The authors write in the study that local efforts for tracking postdoc outcomes will be more meaningful than a national survey due to the great variability in training environment and the classification of postdoctoral scholars among institutions.
"The oversupply of postdoctoral scholars relative to available faculty positions has led to calls for better assessment of career outcomes," the authors wrote in the study. "Here, we report the results of a study of postdoctoral outcomes at the University of California, San Francisco, and suggest that institutions have an obligation to determine where their postdoc alumni are employed and to share this information with current and future trainees."

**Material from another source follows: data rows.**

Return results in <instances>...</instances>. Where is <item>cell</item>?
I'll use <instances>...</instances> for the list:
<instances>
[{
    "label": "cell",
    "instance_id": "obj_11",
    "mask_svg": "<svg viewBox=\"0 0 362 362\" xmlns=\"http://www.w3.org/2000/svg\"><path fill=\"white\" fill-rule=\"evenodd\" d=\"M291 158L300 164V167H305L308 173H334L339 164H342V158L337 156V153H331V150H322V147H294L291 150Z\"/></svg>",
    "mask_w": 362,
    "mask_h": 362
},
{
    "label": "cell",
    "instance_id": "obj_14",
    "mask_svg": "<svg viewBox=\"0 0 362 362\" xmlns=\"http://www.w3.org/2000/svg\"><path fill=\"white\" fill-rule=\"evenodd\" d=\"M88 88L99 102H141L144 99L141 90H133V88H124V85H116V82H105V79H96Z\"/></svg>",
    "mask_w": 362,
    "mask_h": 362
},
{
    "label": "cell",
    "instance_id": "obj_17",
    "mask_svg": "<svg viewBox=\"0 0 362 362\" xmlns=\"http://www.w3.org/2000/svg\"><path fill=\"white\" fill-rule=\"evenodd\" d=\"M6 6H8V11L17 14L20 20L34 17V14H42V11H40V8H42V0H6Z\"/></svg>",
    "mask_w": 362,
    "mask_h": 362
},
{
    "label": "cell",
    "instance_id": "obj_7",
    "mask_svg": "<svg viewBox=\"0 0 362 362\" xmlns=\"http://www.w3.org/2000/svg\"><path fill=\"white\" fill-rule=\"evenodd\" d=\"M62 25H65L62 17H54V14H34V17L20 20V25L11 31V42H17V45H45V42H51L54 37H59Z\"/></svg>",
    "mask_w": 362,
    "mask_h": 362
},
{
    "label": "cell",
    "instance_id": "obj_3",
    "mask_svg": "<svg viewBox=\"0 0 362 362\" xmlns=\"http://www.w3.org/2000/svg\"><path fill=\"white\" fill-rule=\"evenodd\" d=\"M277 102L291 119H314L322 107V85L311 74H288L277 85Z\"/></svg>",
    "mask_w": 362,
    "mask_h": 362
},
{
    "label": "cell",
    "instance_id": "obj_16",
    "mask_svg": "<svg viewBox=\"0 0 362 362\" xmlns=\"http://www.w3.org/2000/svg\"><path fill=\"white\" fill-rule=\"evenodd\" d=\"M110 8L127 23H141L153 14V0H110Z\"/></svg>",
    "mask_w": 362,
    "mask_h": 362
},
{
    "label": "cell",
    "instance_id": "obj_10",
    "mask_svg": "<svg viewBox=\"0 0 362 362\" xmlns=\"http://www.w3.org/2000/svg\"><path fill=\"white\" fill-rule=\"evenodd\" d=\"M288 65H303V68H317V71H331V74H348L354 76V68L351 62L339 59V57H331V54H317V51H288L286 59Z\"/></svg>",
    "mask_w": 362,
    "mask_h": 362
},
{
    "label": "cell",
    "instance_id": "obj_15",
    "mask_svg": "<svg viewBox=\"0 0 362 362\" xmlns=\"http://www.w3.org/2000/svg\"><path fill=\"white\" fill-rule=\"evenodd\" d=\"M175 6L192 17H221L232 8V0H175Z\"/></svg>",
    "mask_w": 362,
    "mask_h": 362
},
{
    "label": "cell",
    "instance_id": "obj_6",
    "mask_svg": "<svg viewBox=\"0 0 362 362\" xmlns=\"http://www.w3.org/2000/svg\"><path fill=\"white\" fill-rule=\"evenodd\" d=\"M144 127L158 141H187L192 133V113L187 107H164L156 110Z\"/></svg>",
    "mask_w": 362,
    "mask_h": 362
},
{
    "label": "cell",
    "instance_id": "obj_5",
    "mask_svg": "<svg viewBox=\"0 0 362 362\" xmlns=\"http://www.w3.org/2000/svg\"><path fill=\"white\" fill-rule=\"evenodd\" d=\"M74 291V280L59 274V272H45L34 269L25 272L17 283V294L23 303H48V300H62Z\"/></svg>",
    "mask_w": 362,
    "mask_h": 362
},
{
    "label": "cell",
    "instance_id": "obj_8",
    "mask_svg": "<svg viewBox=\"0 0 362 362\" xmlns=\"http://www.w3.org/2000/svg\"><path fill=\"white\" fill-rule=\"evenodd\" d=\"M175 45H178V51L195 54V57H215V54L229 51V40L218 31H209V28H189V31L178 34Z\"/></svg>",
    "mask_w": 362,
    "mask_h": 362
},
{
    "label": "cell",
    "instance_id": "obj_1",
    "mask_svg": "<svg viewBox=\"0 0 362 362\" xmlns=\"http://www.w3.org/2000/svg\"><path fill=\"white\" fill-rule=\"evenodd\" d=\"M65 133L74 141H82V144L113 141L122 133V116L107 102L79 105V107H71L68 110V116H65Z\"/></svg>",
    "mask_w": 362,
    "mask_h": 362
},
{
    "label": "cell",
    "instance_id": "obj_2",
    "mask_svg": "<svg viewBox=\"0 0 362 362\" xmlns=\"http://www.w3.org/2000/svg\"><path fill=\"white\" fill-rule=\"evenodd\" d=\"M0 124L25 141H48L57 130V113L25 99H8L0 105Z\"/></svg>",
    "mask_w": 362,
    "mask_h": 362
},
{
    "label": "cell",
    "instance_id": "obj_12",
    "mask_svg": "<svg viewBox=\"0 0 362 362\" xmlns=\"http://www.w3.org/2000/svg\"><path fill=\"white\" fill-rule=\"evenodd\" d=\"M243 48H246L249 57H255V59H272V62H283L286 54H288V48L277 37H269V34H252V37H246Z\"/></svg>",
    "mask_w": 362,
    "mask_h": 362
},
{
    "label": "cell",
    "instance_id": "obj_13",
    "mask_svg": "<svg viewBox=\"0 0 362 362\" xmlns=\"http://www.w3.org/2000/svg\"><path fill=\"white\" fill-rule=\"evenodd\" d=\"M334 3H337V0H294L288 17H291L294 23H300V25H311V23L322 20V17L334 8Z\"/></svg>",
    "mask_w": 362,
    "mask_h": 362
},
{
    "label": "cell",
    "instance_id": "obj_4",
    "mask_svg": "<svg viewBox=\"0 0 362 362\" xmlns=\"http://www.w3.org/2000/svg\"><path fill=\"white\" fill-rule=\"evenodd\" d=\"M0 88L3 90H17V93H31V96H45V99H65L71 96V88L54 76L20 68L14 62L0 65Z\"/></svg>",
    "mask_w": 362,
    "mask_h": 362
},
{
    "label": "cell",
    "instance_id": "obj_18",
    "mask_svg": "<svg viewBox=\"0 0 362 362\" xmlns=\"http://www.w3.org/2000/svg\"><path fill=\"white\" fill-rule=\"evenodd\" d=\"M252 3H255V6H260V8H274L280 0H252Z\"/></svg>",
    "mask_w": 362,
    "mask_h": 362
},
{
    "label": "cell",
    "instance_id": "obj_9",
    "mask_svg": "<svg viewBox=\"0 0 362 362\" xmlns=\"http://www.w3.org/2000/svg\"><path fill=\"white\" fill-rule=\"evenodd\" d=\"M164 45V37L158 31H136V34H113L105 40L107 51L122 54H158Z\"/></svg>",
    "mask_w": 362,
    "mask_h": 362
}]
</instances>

Provides Framework, Methodology for Future Studies
The study also provides a framework and methodology that can be adopted by others, with the goal of developing a finely grained portrait of postdoctoral career outcomes across the United States.
The publication is the result of a study the Graduate Division began in early 2014 in response to an ongoing conversation – at UCSF and nationally – on the current and future state of postdoctoral training and career expectations. It is hoped that this study will set a precedent for similar research and reporting on postdoc career outcomes at other institutions nationwide, and promote creative thinking about the postdoc experience. Heeding its own call to action, the Graduate Division is incorporating tracking and reporting of career outcomes for postdocs into its ongoing projects.
Silva’s coauthors on the paper include Christine Des Jarlais, assistant dean for postdocs and career development; Bill Lindstaedt, executive director of Career Advancement, International and Postdoc Services; Erik Rotman, communications coordinator; and Watkins, dean of the Graduate Division, vice chancellor for Student Academic Affairs, and professor of History of Health Sciences.